** Excerpted text **

·····

Thursday, December 18, 2008

School Board should Fight for Real Tax Reform

What a mess our antiquated tax system has put upon our heads. People have been up in arms about high property taxes in New York, and then our state's unbalanced economy crashes because of a dependence on Wall Street "productivity" to sustain itself - or, I should say, to sustain the state's tax revenues. Now a governor that was pondering relief of those taxes is going to have to slash state aid to local governments and programs, including schools.

In truth, I never liked the property tax cap plan. You don't solve the problem by not letting school districts spend more money, even if things get more expensive. If you watch the New Paltz school board meetings, you'll quickly realize that much of what the district pays for is controlled by state mandates or ironclad union contracts over which they have little control (and which themselves are certainly worthy of a post). Controlling spending is definitely a good plan if you want to reduce taxes, but this is like reducing your kid's allowance by a buck a week but expecting him to pay for more expensive lunches anyway.

·····

** Tasks to carry out **
• a. Answer each question from the post on school taxes.
(i) What does the governor now have to slash?
(ii) Whose school board meetings does the writer suggest watching?
(iii) In the allowance comparison, by how much is the allowance cut?
• b. Print the stretch of the post on school taxes from "What a mess" through "programs, including schools.".
The rows come from a source unrelated to the post on school taxes.

** Data under study **
·····

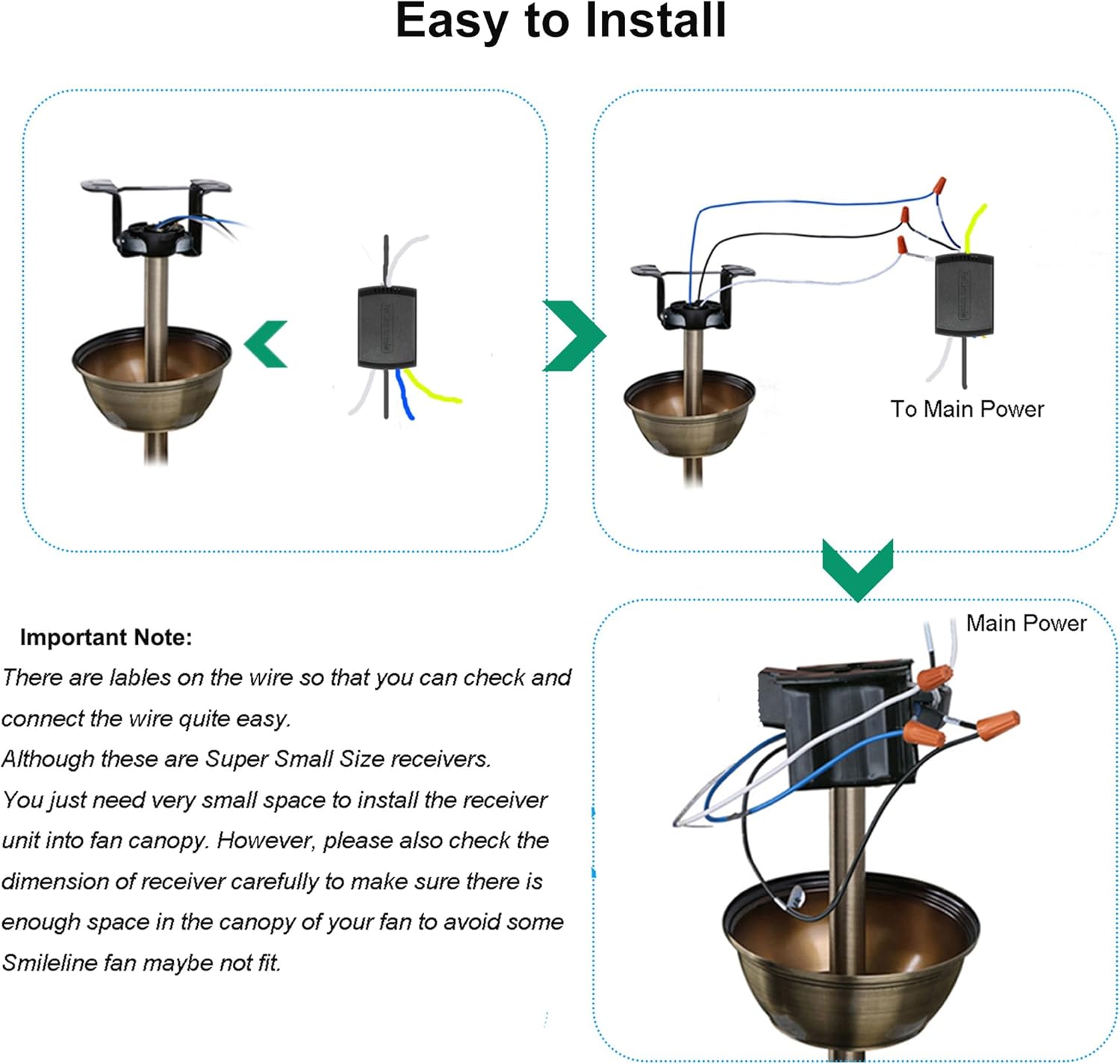 Easy to Install

To Main Power

Main Power

Important Note:

There are lables on the wire so that you can check and connect the wire quite easy.
Although these are Super Small Size receivers.
You just need very small space to install the receiver unit into fan canopy. However, please also check the dimension of receiver carefully to make sure there is enough space in the canopy of your fan to avoid some Smileline fan maybe not fit.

·····

** Results in order **
• a.
(i) State aid to local governments and programs, including schools.
(ii) The New Paltz school board's meetings.
(iii) By a buck a week.

• b.
What a mess our antiquated tax system has put upon our heads. People have been up in arms about high property taxes in New York, and then our state's unbalanced economy crashes because of a dependence on Wall Street "productivity" to sustain itself - or, I should say, to sustain the state's tax revenues. Now a governor that was pondering relief of those taxes is going to have to slash state aid to local governments and programs, including schools.